BEGIN DATA LINES

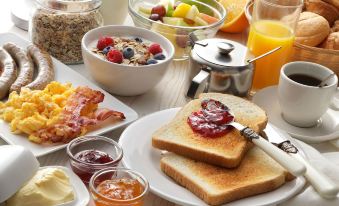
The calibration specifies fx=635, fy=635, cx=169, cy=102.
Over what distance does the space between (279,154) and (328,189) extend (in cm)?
13

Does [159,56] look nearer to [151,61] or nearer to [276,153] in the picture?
[151,61]

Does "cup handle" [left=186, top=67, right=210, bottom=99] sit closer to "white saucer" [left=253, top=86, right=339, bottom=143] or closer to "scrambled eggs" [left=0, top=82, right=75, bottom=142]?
A: "white saucer" [left=253, top=86, right=339, bottom=143]

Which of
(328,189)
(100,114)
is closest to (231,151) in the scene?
(328,189)

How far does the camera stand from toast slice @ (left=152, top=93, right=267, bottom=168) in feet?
4.79

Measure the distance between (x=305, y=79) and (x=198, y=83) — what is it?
314 mm

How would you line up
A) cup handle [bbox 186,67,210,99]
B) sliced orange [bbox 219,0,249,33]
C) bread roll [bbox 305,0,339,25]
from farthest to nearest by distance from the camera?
sliced orange [bbox 219,0,249,33]
bread roll [bbox 305,0,339,25]
cup handle [bbox 186,67,210,99]

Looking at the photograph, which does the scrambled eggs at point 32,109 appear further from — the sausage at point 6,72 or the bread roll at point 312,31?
the bread roll at point 312,31

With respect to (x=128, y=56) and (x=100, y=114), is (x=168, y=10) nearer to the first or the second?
(x=128, y=56)

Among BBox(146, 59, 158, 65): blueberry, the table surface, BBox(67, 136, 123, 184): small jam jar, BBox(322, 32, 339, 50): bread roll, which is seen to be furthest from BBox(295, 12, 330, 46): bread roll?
BBox(67, 136, 123, 184): small jam jar

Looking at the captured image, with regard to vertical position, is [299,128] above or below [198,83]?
below

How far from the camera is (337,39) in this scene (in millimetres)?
2029

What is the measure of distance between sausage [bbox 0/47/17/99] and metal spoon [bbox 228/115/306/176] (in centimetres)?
64

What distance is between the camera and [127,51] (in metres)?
1.82

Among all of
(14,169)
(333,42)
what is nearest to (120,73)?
(14,169)
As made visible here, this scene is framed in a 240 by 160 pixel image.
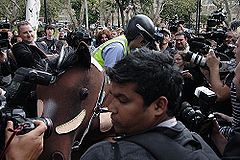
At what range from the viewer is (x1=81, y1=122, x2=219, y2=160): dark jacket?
1932mm

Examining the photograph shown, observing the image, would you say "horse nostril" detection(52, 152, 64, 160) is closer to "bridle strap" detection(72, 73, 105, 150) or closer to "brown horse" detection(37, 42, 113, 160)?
"brown horse" detection(37, 42, 113, 160)

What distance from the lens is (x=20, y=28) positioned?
7438 mm

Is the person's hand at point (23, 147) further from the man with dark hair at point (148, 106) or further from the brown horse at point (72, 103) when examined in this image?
the brown horse at point (72, 103)

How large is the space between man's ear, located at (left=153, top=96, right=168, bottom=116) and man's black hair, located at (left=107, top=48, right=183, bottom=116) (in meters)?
0.02

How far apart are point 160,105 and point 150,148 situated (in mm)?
257

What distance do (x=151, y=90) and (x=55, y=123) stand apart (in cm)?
146

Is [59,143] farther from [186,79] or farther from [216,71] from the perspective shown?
[186,79]

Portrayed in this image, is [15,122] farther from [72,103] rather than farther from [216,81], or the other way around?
[216,81]

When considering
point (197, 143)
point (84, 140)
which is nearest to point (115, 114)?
point (197, 143)

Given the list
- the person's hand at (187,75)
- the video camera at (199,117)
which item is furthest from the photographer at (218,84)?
the video camera at (199,117)

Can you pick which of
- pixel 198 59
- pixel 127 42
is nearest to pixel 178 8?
pixel 198 59

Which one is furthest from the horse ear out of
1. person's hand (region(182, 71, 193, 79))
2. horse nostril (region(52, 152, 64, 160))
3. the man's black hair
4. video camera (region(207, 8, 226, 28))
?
video camera (region(207, 8, 226, 28))

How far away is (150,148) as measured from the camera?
1.94 m

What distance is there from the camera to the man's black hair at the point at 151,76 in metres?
2.10
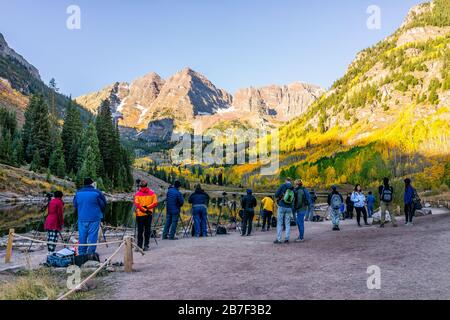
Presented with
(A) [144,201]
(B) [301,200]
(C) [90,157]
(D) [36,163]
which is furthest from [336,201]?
(D) [36,163]

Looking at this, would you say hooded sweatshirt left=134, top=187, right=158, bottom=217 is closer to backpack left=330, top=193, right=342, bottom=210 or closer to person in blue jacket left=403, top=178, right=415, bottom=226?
backpack left=330, top=193, right=342, bottom=210

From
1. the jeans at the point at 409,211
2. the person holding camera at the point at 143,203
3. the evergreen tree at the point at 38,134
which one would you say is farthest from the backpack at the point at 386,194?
the evergreen tree at the point at 38,134

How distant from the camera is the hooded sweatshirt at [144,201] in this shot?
16844 mm

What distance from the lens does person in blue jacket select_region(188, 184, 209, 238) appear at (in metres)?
21.8

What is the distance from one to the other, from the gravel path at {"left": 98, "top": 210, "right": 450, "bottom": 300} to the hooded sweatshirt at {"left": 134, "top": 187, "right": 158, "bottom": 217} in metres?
1.82

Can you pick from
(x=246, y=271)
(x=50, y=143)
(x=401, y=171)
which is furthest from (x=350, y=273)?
(x=401, y=171)

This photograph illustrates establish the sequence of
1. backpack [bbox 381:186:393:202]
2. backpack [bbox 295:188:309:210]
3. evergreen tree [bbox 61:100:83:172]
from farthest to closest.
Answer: evergreen tree [bbox 61:100:83:172], backpack [bbox 381:186:393:202], backpack [bbox 295:188:309:210]

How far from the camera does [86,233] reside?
14.8 metres

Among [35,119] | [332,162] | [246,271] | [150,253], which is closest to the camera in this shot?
[246,271]

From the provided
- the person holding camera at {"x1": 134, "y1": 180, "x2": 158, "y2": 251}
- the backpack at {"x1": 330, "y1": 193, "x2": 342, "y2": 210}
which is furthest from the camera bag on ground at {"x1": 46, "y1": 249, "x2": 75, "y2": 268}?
the backpack at {"x1": 330, "y1": 193, "x2": 342, "y2": 210}

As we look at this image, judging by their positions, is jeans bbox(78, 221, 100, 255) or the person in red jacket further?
the person in red jacket
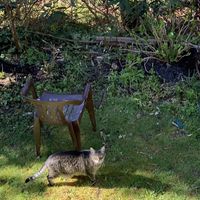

END DATA LINES

_TASK OBJECTIVE_:
Which lines in the records contain the word "holding" with matching capitalization? Report each such line in full.

_COMPLETE RESPONSE_:
2. the person holding camera at the point at 143,203
- the person holding camera at {"x1": 134, "y1": 180, "x2": 158, "y2": 251}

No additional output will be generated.